Aujourd'hui, l'équipe a découvert et compris comment nos bactéries intestinales (ou microbiote intestinal) jouent un rôle important dans la modification de la production de lipides bioactifs, et de là pour rétablir une parfaite communication entre l'intestin et le cerveau. Ainsi, certains de ces lipides sont des messagers essentiels qui agissent sur des cibles bien précises dans le deuxième cerveau (enképhalines ou récepteurs opioïdes). Les possibilités de traitement comprennent la modification de la production de ces lipides par l'organisme, ou leur prise par voie orale. Ces pistes sont à l'étude.
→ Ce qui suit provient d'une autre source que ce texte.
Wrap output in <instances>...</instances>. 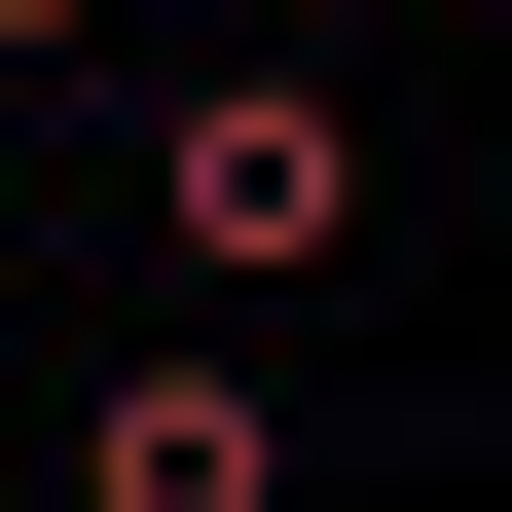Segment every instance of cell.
Segmentation results:
<instances>
[{
    "label": "cell",
    "mask_w": 512,
    "mask_h": 512,
    "mask_svg": "<svg viewBox=\"0 0 512 512\" xmlns=\"http://www.w3.org/2000/svg\"><path fill=\"white\" fill-rule=\"evenodd\" d=\"M74 512H293V403H256V366H110L74 403Z\"/></svg>",
    "instance_id": "cell-2"
},
{
    "label": "cell",
    "mask_w": 512,
    "mask_h": 512,
    "mask_svg": "<svg viewBox=\"0 0 512 512\" xmlns=\"http://www.w3.org/2000/svg\"><path fill=\"white\" fill-rule=\"evenodd\" d=\"M147 220L220 256V293H330V256H366V110L330 74H183L147 110Z\"/></svg>",
    "instance_id": "cell-1"
},
{
    "label": "cell",
    "mask_w": 512,
    "mask_h": 512,
    "mask_svg": "<svg viewBox=\"0 0 512 512\" xmlns=\"http://www.w3.org/2000/svg\"><path fill=\"white\" fill-rule=\"evenodd\" d=\"M0 37H110V0H0Z\"/></svg>",
    "instance_id": "cell-3"
}]
</instances>
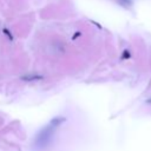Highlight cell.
Returning a JSON list of instances; mask_svg holds the SVG:
<instances>
[{"label":"cell","instance_id":"obj_1","mask_svg":"<svg viewBox=\"0 0 151 151\" xmlns=\"http://www.w3.org/2000/svg\"><path fill=\"white\" fill-rule=\"evenodd\" d=\"M65 119L63 117H55L53 118L50 124L47 126H45L40 132L39 134L35 137V140H34V149L38 150V151H42L45 150L52 142L53 139V136H54V132L57 131V129L59 127V125L64 122Z\"/></svg>","mask_w":151,"mask_h":151}]
</instances>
En utilisant la même approche, l'équipe de recherche INSERM-UCLouvain, a contribué à la découverte d'un nouveau lipide bioactif qui réduit l'inflammation intestinale. Il est directement produit par certaines bactéries intestinales, également identifiées dans cette étude et donc les deux approches, soit le lipide, soit une ou plusieurs bactéries, pourraient servir de cible thérapeutique.
Un humain sur trois sur les 150 000 qui meurent chaque jour est victime d'une maladie cardiovasculaire, selon l'OMS. La moitié de la population belge est en surpoids et présente des risques cardiovasculaires et de diabète de type 2. Ces recherches de l'UCLouvain et de l'INSERM pourraient potentiellement avoir un impact sur une grande partie de la population.
Référence :« Identification de nouvelles entérosynes à l'aide de prébiotiques :rôles des lipides bioactifs et de la signalisation des récepteurs mu-opioïdes chez l'homme et la souris » par Anne Abot, Eve Wemelle, Claire Laurens, Adrien Paquot, Nicolas Pomie, Deborah Carper, Arnaud Bessac, Xavier Mas Orea , Christophe Fremez, Maxime Fontanie, Alexandre Lucas, Jean Lesage, Amandine Everard, Etienne Meunier, Gilles Dietrich, Giulio G Muccioli, Cedric Moro, Patrice D Cani et Claude Knauf, 5 octobre 2020, Gut .
DOI :10.1136/gutjnl-2019-320230
Pour mener à bien cette recherche, Patrice Cani de l'UCLouvain a reçu des financements de plusieurs sources dont WELBIO, le FNRS et le Fonds Baillet-Latour.